A variety of other system calls exist as well. We will look at just four of them here. The chdir call changes the current working directory. After the call

chdir(“/usr/ast/test”);

an open on the file xyz will open /usr/ast/test/xyz. The concept of a working directory eliminates the need for typing (long) absolute path names all the time.

In UNIX every file has a mode used for protection. The mode includes the read-write-execute bits for the owner, group, and others. The chmod system call makes it possible to change the mode of a file. For example, to make a file readonly by everyone except the owner, one could execute

chmod(“file”, 0644);

The kill system call is the way users and user processes send signals. If a process is prepared to catch a particular signal, then when it arrives, a signal handler is run. If the process is not prepared to handle a signal, then its arrival kills the process (hence the name of the call).

POSIX defines a number of procedures for dealing with time. For example, time just returns the current time in seconds, with 0 corresponding to Jan. 1, 1970 at midnight (just as the day was starting, not ending). On computers using 32-bit words, the maximum value time can return is $2 Sup 32 Base minus 1$ seconds (assuming an unsigned integer is used). This value corresponds to a little over 136 years. Thus in the year 2106, 32-bit UNIX systems will go berserk, not unlike the famous Y2K problem that would have wreaked havoc with the world’s computers in 2000, were it not for the massive effort the IT industry put into fixing the problem. If you currently have a 32-bit UNIX system, you are advised to trade it in for a 64-bit one sometime before the year 2106.

1.6.5 The Windows API

So far we have focused primarily on UNIX. Now it is time to look briefly at Windows. Windows and UNIX differ in a fundamental way in their respective programming models. A UNIX program consists of code that does something or other, making system calls to have certain services performed. In contrast, a Windows program is normally event driven. The main program waits for some event to happen, then calls a procedure to handle it. Typical events are keys being struck, the mouse being moved, a mouse button being pushed, or a USB drive inserted or removed from the computer. Handlers are then called to process the event, update the screen, and update the internal program state. All in all, this leads to a somewhat different style of programming than with UNIX, but since the focus of this book is on operating system function and structure, these different programming models will not concern us much more.

Of course, Windows also has system calls. With UNIX, there is almost a oneto-one relationship between the system calls (e.g., read) and the library procedures (e.g., read) used to invoke the system calls. In other words, for each system call, there is roughly one library procedure that is called to invoke it, as indicated in Fig. 1-17. Furthermore, POSIX has only on the order of 100 procedure calls.

With Windows, the situation is radically different.
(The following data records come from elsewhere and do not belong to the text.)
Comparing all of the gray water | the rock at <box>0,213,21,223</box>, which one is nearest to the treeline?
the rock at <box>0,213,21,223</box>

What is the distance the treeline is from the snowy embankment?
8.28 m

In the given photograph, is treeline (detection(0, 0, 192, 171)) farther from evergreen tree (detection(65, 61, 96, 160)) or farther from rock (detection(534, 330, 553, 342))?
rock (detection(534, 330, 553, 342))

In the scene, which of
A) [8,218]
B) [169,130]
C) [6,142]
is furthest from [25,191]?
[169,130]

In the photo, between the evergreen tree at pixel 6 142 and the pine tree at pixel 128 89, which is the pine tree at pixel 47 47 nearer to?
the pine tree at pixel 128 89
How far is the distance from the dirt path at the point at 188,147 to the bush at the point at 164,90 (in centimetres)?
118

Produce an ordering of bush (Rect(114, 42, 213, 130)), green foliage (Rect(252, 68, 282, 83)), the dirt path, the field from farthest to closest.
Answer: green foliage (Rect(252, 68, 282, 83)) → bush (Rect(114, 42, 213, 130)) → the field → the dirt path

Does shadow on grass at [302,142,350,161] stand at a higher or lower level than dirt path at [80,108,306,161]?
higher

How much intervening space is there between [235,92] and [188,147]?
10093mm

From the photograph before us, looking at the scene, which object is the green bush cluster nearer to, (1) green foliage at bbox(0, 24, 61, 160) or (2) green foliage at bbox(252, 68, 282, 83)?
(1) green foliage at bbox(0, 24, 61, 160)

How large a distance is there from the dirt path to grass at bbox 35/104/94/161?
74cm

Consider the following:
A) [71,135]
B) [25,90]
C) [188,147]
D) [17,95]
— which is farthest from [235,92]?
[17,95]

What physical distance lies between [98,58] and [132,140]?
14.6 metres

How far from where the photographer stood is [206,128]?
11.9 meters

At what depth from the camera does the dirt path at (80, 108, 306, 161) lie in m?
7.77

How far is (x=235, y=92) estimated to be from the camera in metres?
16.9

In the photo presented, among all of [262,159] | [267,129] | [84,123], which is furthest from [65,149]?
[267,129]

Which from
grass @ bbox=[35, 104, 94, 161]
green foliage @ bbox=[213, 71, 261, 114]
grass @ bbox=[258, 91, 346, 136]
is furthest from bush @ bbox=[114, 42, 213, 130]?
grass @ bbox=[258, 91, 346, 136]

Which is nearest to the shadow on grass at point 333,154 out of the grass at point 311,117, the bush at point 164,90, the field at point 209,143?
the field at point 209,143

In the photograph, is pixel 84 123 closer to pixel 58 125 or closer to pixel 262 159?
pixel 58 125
To start with, the library calls and the actual system calls are highly decoupled. Microsoft has defined a set of procedures called the WinAPI, Win32 API, or Win64 API (Application Programming Interface) that programmers are expected to use to get operating system services. This interface is (partially) supported on all versions of Windows since Windows 95. By decoupling the API interface that programmer’s use from the actual system calls, Microsoft retains the ability to change the actual system calls in time (even from release to release) without invalidating existing programs. What actually constitutes Win32 is also slightly ambiguous because recent versions of Windows have many new calls that were not previously available. In this section, Win32 means the interface supported by all versions of Windows. Win32 provides compatibility among versions of Windows. Win64 is largely Win32 with bigger pointers so we will focus on Win32 here.

The number of Win32 API calls is extremely large, numbering in the thousands. Furthermore, while many of them do invoke system calls, a substantial number are carried out entirely in user space. As a consequence, with Windows it is impossible to see what is a system call (i.e., performed by the kernel) and what is simply a user-space library call. In fact, what is a system call in one version of Windows may be done in user space in a different version, and vice versa. When we discuss the Windows system calls in this book, we will use the Win32 procedures (where appropriate) since Microsoft guarantees that these will be stable over time. But it is worth remembering that not all of them are true system calls (i.e., traps to the kernel).

The Win32 API has a huge number of calls for managing windows, geometric figures, text, fonts, scrollbars, dialog boxes, menus, and other features of the GUI. To the extent that the graphics subsystem runs in the kernel (true on some versions of Windows but not on all), these are system calls; otherwise they are just library calls. Should we discuss these calls in this book or not? Since they are not really related to the function of an operating system, we have decided not to, even though they may be carried out by the kernel. Readers interested in the Win32 API should consult one of the many books on the subject (e.g., Yosifovich, 2020).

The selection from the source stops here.